Thank you both of you, previously this morning I just tried a new way, no generic components or systems, I removed the conflict enum, find another way to find spawn cost as Green Leaf said.

It not the way I want cause it is inconvenient:

  • Use 2 dynamic buffers (just as the way we split one ICD to more part to make it more modular), 1st one is the main buffer, 2nd one is the cost buffer, both don't have same size cause 2nd buffer would turned into a 2-dimensional array if i do so.
  • When Integrating the first buffer, i use 1st buffer index to look up for the cost in the 2nd buffer (of course the indexes used in both is different but always 1-1).

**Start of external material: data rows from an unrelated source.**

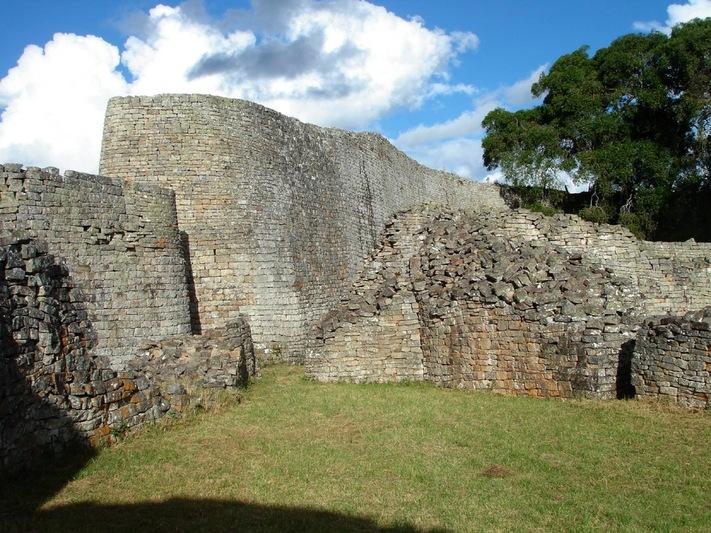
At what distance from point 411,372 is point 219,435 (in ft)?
15.6

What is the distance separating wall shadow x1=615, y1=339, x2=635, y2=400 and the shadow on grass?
5.91 meters

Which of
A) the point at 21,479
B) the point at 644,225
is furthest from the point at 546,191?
the point at 21,479

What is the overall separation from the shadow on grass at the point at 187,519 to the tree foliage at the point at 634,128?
2821 cm

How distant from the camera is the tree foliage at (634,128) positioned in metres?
30.0

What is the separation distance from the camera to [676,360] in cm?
930

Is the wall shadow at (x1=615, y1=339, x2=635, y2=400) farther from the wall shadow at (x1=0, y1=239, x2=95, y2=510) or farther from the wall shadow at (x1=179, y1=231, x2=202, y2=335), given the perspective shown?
the wall shadow at (x1=179, y1=231, x2=202, y2=335)

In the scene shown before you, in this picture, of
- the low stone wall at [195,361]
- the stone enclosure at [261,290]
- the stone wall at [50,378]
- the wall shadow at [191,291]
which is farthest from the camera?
the wall shadow at [191,291]

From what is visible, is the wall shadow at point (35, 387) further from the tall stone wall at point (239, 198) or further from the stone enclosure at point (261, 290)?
the tall stone wall at point (239, 198)

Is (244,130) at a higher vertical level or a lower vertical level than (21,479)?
higher

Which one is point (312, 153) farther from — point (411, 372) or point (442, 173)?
point (442, 173)

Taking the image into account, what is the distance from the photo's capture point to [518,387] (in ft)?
35.6

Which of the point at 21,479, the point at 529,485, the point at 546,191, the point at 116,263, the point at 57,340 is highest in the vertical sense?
the point at 546,191

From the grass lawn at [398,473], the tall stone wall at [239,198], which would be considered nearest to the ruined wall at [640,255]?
the tall stone wall at [239,198]

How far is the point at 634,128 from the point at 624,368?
82.0 ft
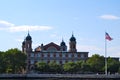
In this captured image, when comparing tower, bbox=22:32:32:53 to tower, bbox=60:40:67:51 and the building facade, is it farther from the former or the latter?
tower, bbox=60:40:67:51

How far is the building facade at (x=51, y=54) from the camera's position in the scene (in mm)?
157125

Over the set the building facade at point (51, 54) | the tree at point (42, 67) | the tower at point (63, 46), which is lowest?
the tree at point (42, 67)

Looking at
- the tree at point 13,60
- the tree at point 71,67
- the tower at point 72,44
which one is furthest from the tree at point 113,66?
the tree at point 13,60

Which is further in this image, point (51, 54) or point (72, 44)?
point (72, 44)

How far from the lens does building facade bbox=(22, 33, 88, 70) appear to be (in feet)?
516

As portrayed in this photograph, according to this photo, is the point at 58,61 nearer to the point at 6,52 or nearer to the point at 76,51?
the point at 76,51

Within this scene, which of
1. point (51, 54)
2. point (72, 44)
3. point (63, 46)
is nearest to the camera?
point (51, 54)

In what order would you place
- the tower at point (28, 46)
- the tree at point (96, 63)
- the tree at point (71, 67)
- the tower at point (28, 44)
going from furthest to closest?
the tower at point (28, 44) < the tower at point (28, 46) < the tree at point (71, 67) < the tree at point (96, 63)

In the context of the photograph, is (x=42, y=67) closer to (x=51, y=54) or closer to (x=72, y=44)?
(x=51, y=54)

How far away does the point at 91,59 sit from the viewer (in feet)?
472

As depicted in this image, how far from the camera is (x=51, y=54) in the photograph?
518 ft

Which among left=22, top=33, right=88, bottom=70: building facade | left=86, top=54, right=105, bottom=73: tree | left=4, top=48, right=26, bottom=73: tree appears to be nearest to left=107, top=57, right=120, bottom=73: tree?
left=86, top=54, right=105, bottom=73: tree

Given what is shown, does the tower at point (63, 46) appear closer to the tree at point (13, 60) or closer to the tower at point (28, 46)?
the tower at point (28, 46)

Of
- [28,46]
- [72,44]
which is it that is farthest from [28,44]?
[72,44]
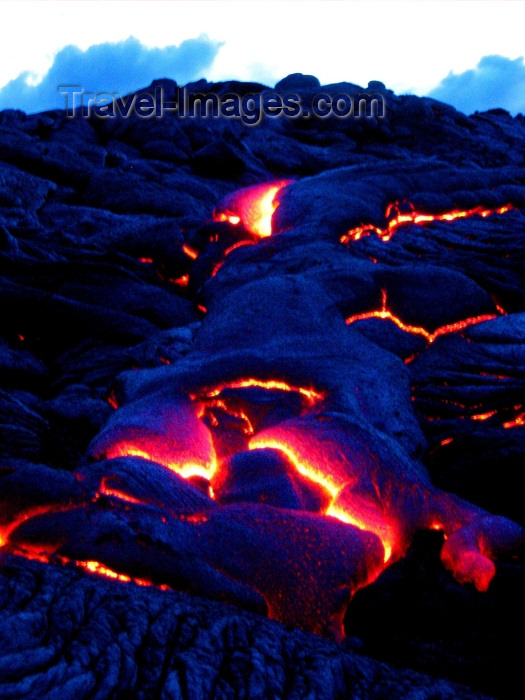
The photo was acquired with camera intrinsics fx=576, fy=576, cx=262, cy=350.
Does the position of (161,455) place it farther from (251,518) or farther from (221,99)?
(221,99)

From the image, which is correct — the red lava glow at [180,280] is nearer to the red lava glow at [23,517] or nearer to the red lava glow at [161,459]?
the red lava glow at [161,459]

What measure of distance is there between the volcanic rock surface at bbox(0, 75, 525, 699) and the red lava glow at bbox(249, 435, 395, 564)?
0.05 ft

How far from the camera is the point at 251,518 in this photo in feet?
10.0

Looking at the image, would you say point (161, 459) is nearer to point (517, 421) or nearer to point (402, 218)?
point (517, 421)

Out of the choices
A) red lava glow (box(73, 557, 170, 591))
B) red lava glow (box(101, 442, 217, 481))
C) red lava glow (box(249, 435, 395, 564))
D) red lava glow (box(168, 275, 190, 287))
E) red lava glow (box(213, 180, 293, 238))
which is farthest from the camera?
red lava glow (box(213, 180, 293, 238))

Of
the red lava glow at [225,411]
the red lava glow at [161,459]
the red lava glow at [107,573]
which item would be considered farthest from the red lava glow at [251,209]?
the red lava glow at [107,573]

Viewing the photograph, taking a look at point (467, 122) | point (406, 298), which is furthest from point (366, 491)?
point (467, 122)

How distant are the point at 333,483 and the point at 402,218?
6489mm

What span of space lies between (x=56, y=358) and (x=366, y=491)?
428 centimetres

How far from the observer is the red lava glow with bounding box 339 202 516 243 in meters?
8.50

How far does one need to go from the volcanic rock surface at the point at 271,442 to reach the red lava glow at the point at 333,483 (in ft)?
0.05

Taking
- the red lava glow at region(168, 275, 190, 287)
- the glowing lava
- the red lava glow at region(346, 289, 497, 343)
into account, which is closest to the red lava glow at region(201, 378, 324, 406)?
the glowing lava

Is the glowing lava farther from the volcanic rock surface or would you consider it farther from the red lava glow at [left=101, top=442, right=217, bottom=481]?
the red lava glow at [left=101, top=442, right=217, bottom=481]

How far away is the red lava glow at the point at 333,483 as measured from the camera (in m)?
3.60
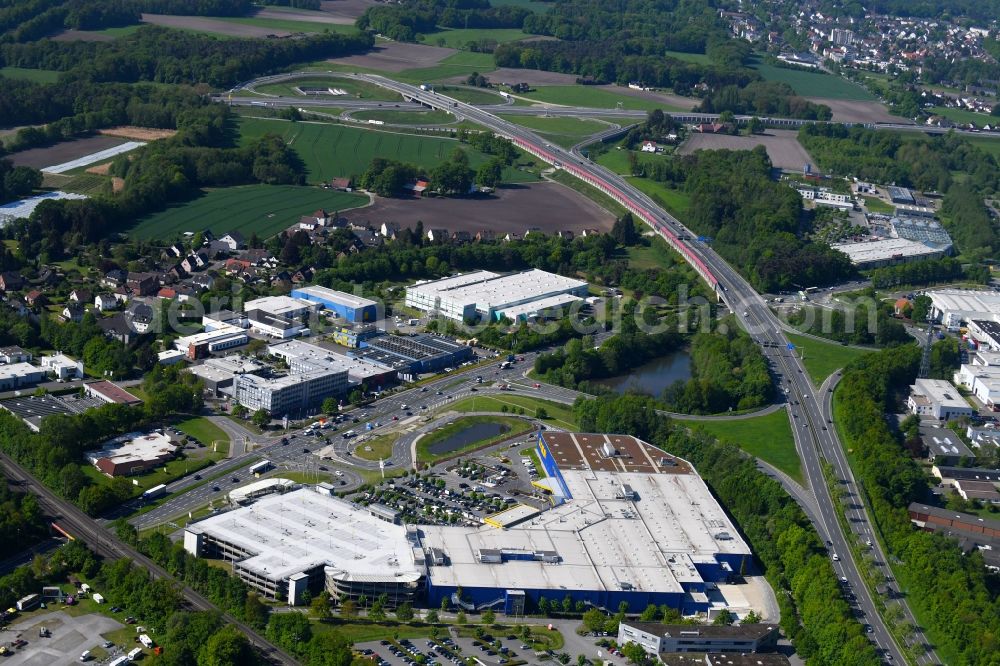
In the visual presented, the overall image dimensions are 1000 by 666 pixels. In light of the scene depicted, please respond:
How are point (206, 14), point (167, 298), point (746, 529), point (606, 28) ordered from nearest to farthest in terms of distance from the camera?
point (746, 529) < point (167, 298) < point (206, 14) < point (606, 28)

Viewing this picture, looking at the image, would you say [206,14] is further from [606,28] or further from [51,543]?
[51,543]

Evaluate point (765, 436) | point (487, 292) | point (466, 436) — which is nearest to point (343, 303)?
point (487, 292)

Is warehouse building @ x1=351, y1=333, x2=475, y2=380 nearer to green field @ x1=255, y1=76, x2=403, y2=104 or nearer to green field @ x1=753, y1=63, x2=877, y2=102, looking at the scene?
green field @ x1=255, y1=76, x2=403, y2=104

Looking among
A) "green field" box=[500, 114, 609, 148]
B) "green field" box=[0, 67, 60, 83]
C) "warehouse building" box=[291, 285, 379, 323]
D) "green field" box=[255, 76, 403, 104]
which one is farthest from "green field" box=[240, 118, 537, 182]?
"warehouse building" box=[291, 285, 379, 323]

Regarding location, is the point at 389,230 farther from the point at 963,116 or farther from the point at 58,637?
the point at 963,116

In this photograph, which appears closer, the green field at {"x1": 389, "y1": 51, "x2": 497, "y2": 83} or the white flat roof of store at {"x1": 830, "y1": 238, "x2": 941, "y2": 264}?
the white flat roof of store at {"x1": 830, "y1": 238, "x2": 941, "y2": 264}

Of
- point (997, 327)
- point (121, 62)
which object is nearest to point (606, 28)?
point (121, 62)

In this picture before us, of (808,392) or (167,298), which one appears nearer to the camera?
(808,392)
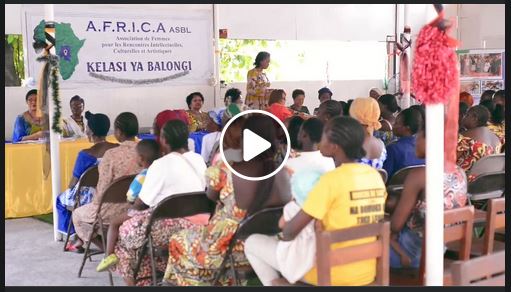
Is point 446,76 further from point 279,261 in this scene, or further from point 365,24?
point 365,24

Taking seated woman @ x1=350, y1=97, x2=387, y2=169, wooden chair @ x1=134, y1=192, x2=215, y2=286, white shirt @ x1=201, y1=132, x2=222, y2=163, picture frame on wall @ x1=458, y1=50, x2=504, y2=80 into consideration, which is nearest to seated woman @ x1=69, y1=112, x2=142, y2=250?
wooden chair @ x1=134, y1=192, x2=215, y2=286

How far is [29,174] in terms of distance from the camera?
6.37m

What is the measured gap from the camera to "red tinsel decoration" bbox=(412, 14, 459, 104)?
2.68 m

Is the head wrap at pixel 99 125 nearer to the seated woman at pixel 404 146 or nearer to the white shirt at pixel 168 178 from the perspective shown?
the white shirt at pixel 168 178

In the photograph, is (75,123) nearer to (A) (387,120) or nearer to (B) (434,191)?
(A) (387,120)

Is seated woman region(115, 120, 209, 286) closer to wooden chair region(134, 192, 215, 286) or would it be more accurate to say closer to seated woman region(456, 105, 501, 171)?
wooden chair region(134, 192, 215, 286)

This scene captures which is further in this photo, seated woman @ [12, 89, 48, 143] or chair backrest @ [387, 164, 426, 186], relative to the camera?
seated woman @ [12, 89, 48, 143]

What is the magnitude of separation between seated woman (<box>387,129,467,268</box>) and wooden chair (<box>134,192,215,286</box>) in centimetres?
→ 100

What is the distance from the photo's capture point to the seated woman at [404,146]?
→ 469 cm

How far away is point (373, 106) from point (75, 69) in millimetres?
4491

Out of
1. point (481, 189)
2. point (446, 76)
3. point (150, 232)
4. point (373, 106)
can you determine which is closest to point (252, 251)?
point (150, 232)

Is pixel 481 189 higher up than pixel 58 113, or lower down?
lower down

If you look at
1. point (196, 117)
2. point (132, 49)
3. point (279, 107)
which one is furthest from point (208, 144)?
point (132, 49)

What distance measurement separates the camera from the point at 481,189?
4504mm
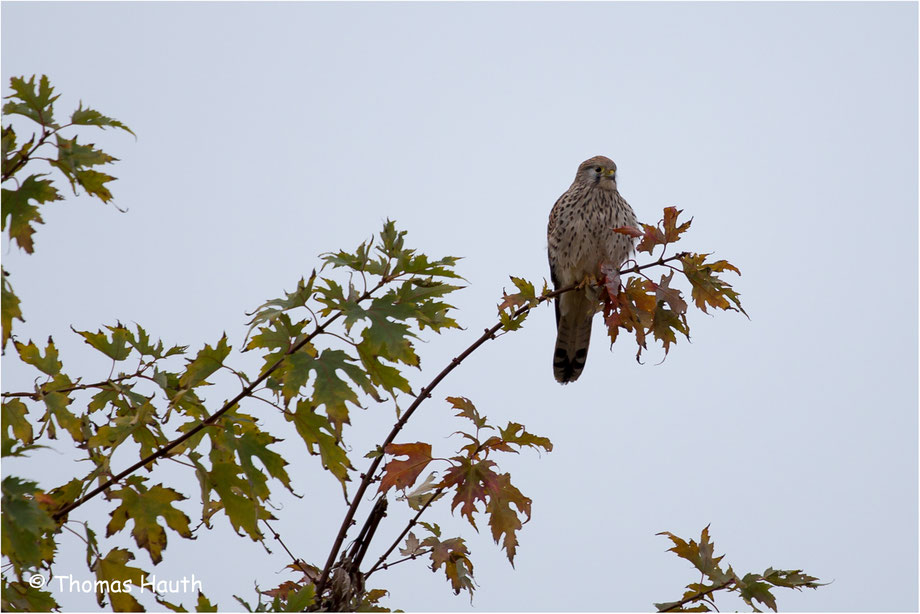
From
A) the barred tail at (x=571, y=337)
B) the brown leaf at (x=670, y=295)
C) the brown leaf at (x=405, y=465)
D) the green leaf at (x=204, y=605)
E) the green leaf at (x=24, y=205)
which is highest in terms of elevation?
the barred tail at (x=571, y=337)

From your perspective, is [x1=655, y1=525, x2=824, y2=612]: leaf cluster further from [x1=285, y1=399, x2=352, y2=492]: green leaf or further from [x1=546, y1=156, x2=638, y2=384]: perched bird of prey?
[x1=546, y1=156, x2=638, y2=384]: perched bird of prey

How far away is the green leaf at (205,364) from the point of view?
2131 millimetres

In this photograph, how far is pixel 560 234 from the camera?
5.29 m

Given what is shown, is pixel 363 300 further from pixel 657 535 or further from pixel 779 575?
pixel 779 575

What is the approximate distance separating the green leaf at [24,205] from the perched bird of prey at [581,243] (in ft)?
10.8

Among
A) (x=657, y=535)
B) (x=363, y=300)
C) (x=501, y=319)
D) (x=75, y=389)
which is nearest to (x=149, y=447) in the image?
(x=75, y=389)

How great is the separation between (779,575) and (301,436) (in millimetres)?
1340

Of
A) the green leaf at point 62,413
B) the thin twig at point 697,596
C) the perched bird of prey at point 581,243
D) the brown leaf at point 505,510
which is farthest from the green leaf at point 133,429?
the perched bird of prey at point 581,243

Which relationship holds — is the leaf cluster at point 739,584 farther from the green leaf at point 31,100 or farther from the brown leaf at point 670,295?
the green leaf at point 31,100

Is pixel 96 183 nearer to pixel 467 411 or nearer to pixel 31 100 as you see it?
pixel 31 100

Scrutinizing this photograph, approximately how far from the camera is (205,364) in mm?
2141

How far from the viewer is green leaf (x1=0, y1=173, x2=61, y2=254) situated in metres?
2.08

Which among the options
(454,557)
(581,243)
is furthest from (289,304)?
(581,243)

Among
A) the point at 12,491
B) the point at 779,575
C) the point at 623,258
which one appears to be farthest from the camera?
the point at 623,258
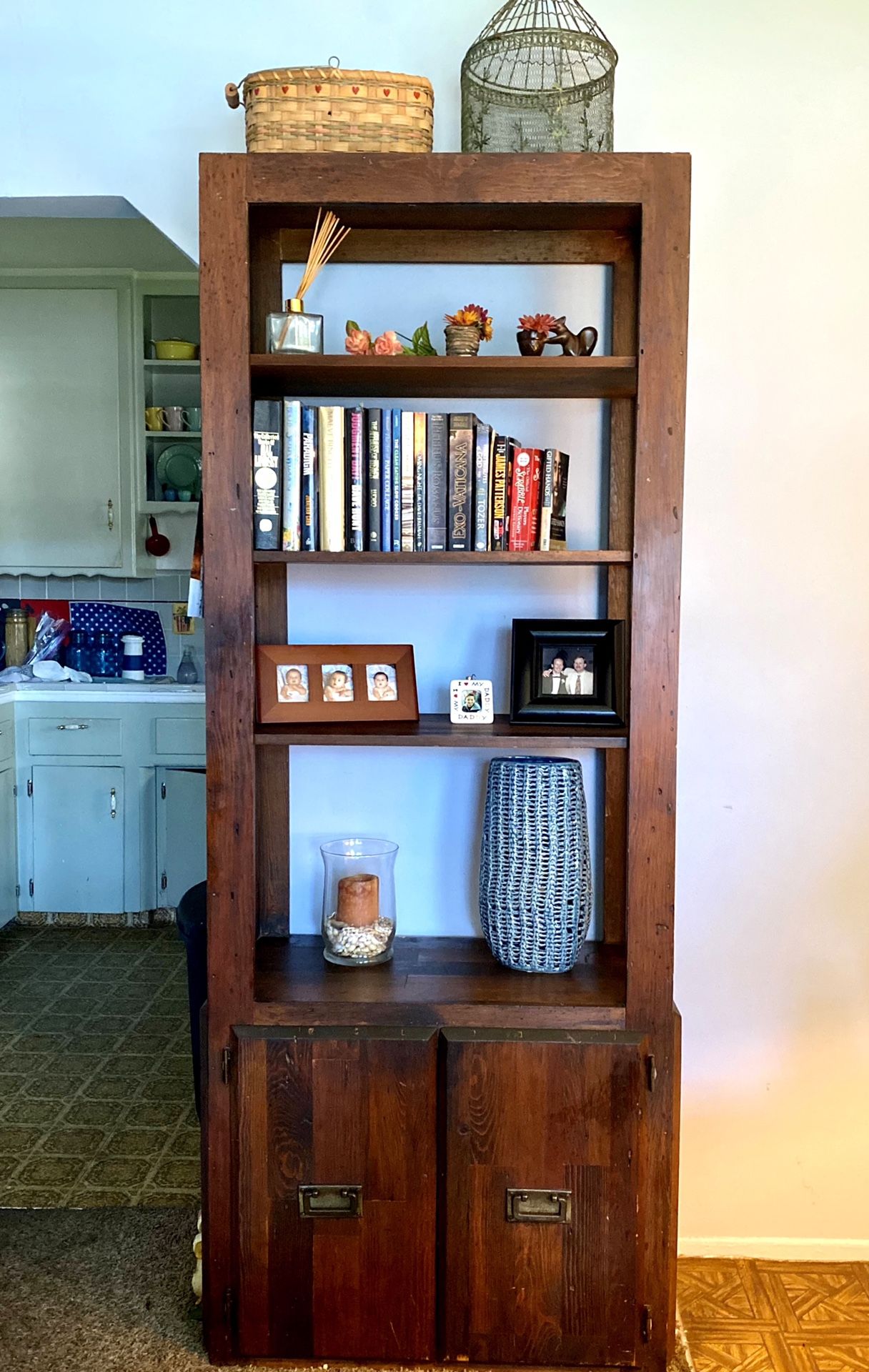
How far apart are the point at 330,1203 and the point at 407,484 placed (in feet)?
4.14

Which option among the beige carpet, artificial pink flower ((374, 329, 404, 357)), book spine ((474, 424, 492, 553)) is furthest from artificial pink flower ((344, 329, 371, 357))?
the beige carpet

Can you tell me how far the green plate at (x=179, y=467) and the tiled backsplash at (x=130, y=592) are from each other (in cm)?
40

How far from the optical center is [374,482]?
6.82 ft

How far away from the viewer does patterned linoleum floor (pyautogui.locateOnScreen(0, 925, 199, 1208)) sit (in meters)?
2.79

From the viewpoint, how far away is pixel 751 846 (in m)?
2.44

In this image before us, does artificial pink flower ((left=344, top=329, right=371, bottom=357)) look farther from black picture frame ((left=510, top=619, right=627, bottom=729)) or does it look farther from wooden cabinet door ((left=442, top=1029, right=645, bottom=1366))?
wooden cabinet door ((left=442, top=1029, right=645, bottom=1366))

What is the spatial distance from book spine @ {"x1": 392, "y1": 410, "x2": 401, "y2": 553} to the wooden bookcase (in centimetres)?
8

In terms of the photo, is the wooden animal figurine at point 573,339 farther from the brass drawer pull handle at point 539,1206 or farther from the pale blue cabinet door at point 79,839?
the pale blue cabinet door at point 79,839

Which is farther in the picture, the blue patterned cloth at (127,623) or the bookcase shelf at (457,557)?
the blue patterned cloth at (127,623)

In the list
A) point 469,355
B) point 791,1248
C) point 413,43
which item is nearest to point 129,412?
point 413,43

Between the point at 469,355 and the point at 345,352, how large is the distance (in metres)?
0.41

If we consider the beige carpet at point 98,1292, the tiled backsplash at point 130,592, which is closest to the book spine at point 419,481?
the beige carpet at point 98,1292

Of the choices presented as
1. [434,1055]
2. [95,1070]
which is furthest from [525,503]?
[95,1070]

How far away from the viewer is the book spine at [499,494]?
208 cm
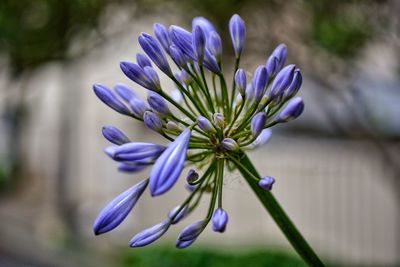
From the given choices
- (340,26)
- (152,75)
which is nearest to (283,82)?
(152,75)

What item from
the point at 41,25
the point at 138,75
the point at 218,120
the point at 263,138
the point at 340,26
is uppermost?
the point at 41,25

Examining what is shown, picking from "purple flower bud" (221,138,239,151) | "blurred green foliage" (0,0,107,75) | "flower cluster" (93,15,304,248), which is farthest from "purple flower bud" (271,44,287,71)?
"blurred green foliage" (0,0,107,75)

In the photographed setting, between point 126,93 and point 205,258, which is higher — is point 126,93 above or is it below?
above

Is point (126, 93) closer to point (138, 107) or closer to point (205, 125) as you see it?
point (138, 107)

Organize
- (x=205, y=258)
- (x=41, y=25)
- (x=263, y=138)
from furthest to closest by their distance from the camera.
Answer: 1. (x=41, y=25)
2. (x=205, y=258)
3. (x=263, y=138)

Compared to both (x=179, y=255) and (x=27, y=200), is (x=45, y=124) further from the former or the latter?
(x=179, y=255)

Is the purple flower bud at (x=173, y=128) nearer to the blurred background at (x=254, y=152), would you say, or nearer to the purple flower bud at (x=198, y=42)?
the purple flower bud at (x=198, y=42)

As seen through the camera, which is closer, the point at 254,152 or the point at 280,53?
the point at 280,53

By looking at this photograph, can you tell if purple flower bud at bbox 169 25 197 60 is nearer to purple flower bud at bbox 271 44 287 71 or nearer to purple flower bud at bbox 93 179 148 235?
purple flower bud at bbox 271 44 287 71

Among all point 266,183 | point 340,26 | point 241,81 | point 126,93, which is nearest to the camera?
point 266,183
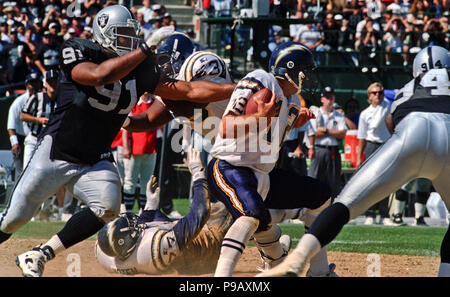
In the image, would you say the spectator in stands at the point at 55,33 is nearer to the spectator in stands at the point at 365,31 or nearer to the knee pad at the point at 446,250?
the spectator in stands at the point at 365,31

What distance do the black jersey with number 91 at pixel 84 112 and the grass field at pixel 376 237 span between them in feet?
12.5

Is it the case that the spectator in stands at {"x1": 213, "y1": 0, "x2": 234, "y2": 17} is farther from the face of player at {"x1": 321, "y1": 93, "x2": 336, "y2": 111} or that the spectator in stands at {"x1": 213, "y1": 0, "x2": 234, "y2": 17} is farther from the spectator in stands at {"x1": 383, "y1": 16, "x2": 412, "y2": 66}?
the face of player at {"x1": 321, "y1": 93, "x2": 336, "y2": 111}

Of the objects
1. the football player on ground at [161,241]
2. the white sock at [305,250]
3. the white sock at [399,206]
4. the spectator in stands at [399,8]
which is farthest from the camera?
the spectator in stands at [399,8]

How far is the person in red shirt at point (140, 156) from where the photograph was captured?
35.4ft

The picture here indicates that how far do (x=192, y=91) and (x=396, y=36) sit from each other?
11.4 m

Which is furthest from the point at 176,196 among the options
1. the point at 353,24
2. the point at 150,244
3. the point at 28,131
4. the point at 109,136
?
the point at 109,136

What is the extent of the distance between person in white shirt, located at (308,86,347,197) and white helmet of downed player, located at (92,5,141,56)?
6.24 metres

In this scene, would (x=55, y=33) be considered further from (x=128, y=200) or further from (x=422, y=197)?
(x=422, y=197)

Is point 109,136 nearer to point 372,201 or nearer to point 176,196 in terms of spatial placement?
point 372,201

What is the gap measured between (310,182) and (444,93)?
1268 mm

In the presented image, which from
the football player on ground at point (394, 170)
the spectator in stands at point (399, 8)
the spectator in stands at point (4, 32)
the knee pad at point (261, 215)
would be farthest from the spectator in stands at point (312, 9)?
the football player on ground at point (394, 170)

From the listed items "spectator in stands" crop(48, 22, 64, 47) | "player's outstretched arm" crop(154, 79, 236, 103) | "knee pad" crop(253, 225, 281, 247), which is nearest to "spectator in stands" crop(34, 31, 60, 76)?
"spectator in stands" crop(48, 22, 64, 47)

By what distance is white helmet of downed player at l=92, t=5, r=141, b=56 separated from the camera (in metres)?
5.33

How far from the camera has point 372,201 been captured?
4.82 meters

And Yeah, it worked, no generic components or systems but 2 buffers

restive spade
#

In your previous issue, I did suggest making a giant hash map for the cost lookup and put it on a singleton so you can save 1 dynamic buffer. Does that approach work for you?

river idol
#

`
[StructLayout(LayoutKind.Explicit)]
public readonly struct UnitCostId : IEquatable<UnitCostId>
{

[FieldOffset(0)] private readonly int _raw; // 4 bytes

[FieldOffset(0)] public readonly UnitType Unit; // 1 byte
[FieldOffset(1)] public readonly ResourceType Cost; // 1 byte
[FieldOffset(2)] public readonly ushort LocalIndex; // 2 bytes

public UnitCostId(UnitType unit, ResourceType cost) : this()
{
    this.Unit = unit;
    this.Cost = cost;
}

public UnitCostId(UnitType unit, ResourceType cost, ushort localIndex) : this()
{
    this.Unit = unit;
    this.Cost = cost;
    this.LocalIndex = localIndex;
}


public bool Equals(UnitCostId other)
    => this._raw == other._raw;

public override bool Equals(object obj)
    => obj is UnitCostId other && this._raw == other._raw;

public override int GetHashCode()
    => this._raw.GetHashCode();

public static bool operator ==(UnitCostId left, UnitCostId right)
    => left._raw == right._raw;

public static bool operator !=(UnitCostId left, UnitCostId right)
    => left._raw != right._raw;

public override string ToString()
{
    return $"{nameof(Unit)}: {Unit}, {nameof(Cost)}: {Cost}, {nameof(LocalIndex)}: {LocalIndex}";
}

}
`

My modified version you gave me

#

LocalIndex for different versions of UnitProfileSO I used (both are Villager unit but with different stats, only for testing)

restive spade
#

I don't understand how this relates to my question above?